Civic Technology Show & Tell
Next, Nathan Matias and I talked through some of the civic technology projects developed in the Center for Civic Media. We discussed three different projects, which we hoped would be well-suited for civic learning: NewsJack, which allows you to remix a website’s home page (like FoxNews.com or CNN.com), Grassroots Mapping, which uses balloons and kites to capture aerial photography, and Action Path, a mobile app for serving up geo-located opportunities for civic engagement.

Design Sprint
For the remainder of our time together, we worked in small groups to brainstorm ways that the presented civic technologies could be used as starting points for lesson plans in a future civics class at Andover. The goal in doing this exercise was to treat the students as experts in secondary education, which they are, and have them instruct us how we might best bring the work of the Center for Civic Media into a school. Three groups of students, with one or two researchers plus their teacher mixed in, each took on a technology and had 15 minutes to sketch out a lesson plan addressing at minimum these three components:

  • Context: how does the lesson connect to other themes of a civics class?
  • Activity: how do you use the technology? how do you connect it to the students’ reality? how do you make it engaging?
  • Takeaway: what do you want people to gain—knowledge, skills, both?

When each group presented their ideas, I was blown away that two of the teams, the two that weren’t hobbled by my participation, outlined full blown courses using the Action Path and Grassroots Mapping technologies. Both stressed their ability to puncture the “Andover Bubble” and involve students working on issues with real impact, specifically focusing on the how they could work on scientific problems connected to nature and the environment.
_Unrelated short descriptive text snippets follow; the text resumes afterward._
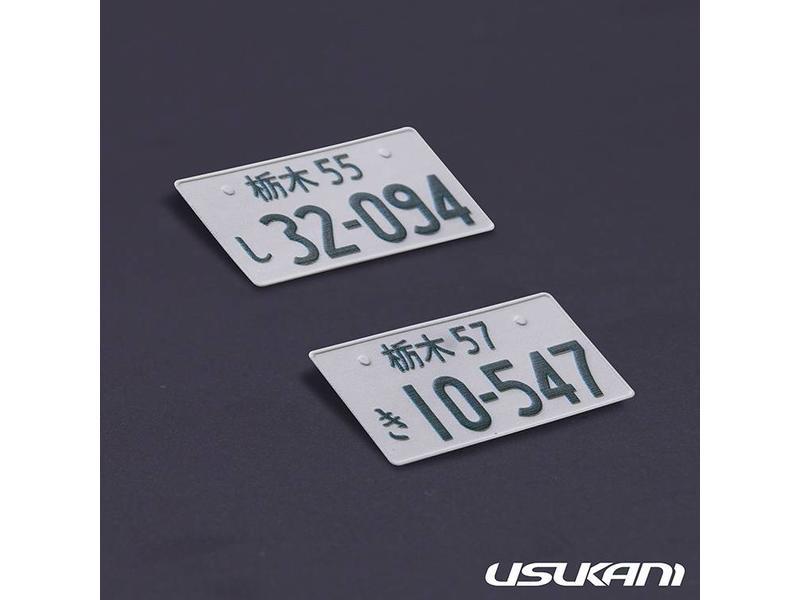 Usukani US88153 - 3D License Plate Sticker - I ❤ USUKANI (2pcs)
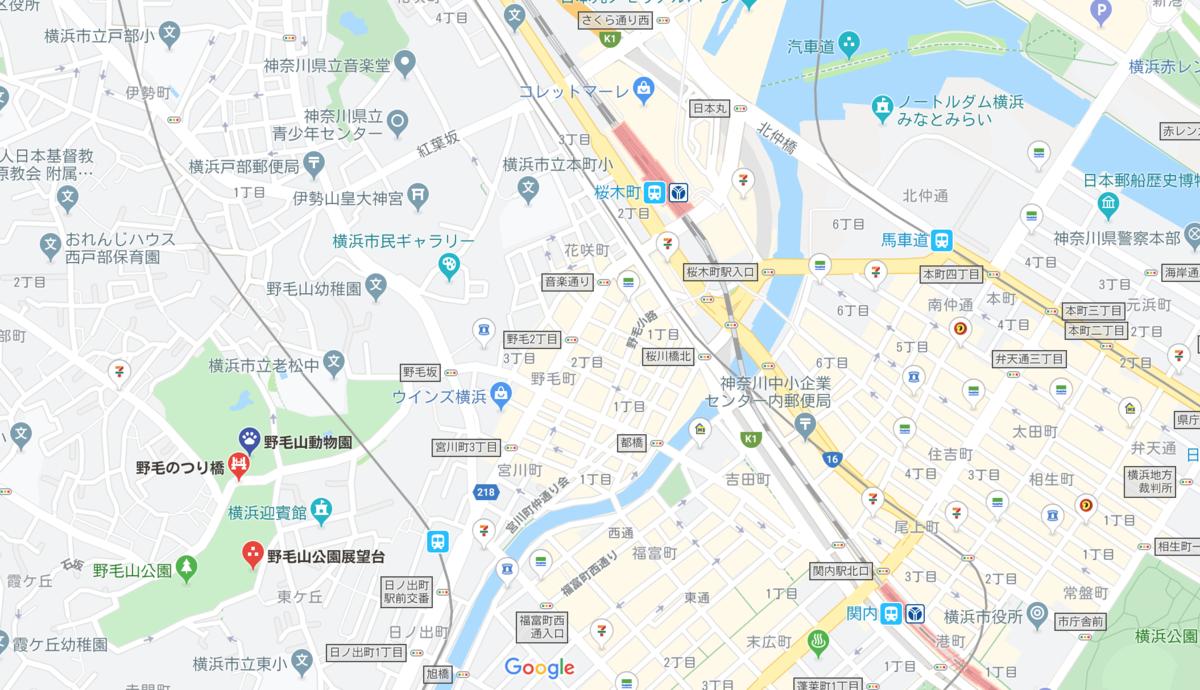 野毛 吊り橋 横浜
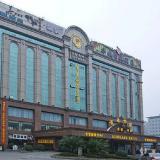 上海书香世家会所酒店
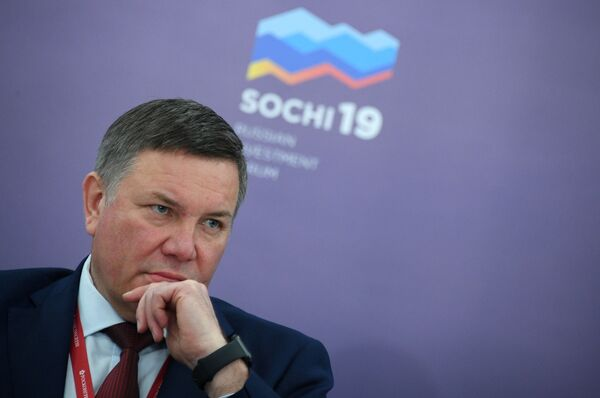 Губернатор Вологодской области Олег Кувшинников на Российском инвестиционном форуме в Сочи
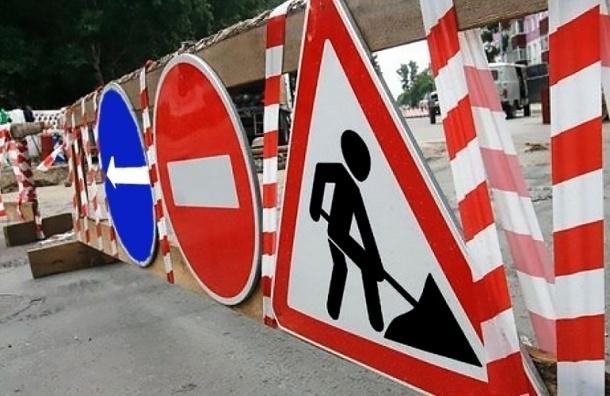 Начался ремонт улицы Руставели
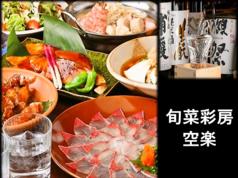 旬菜彩房 空楽 ku‐raku 小作店の写真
The NewsJack team developed a really impressive lesson plan teaching news and information literacy and putting students in the place of news editors balancing ethics, newsworthiness, and other considerations necessary to sculpt the front page of a news site.

Next Steps
I’m hoping that the workshop will lead to more such opportunities to connect our work at the Center for Civic Media with students to “hack” civics education. The Grassroots Mapping team said they may want to adopt their idea for their final project in the Hacking Andover class, which could lead to a real test on campus! I know my colleagues and I would love to run our workshop on a larger scale at the school next year, so we’ll be following up with John Palfrey about that opportunity. Additionally, this November the National Council for the Social Sciences is having their annual conference in Boston. I and others at the Center plan to lead a similar pre-conference workshop with social studies teachers from across the country—I already asked the Andover students if I could present their ideas to the teachers. All in all, I’m really looking forward to co-designing the future of civics education with more talented teachers and students over the coming years.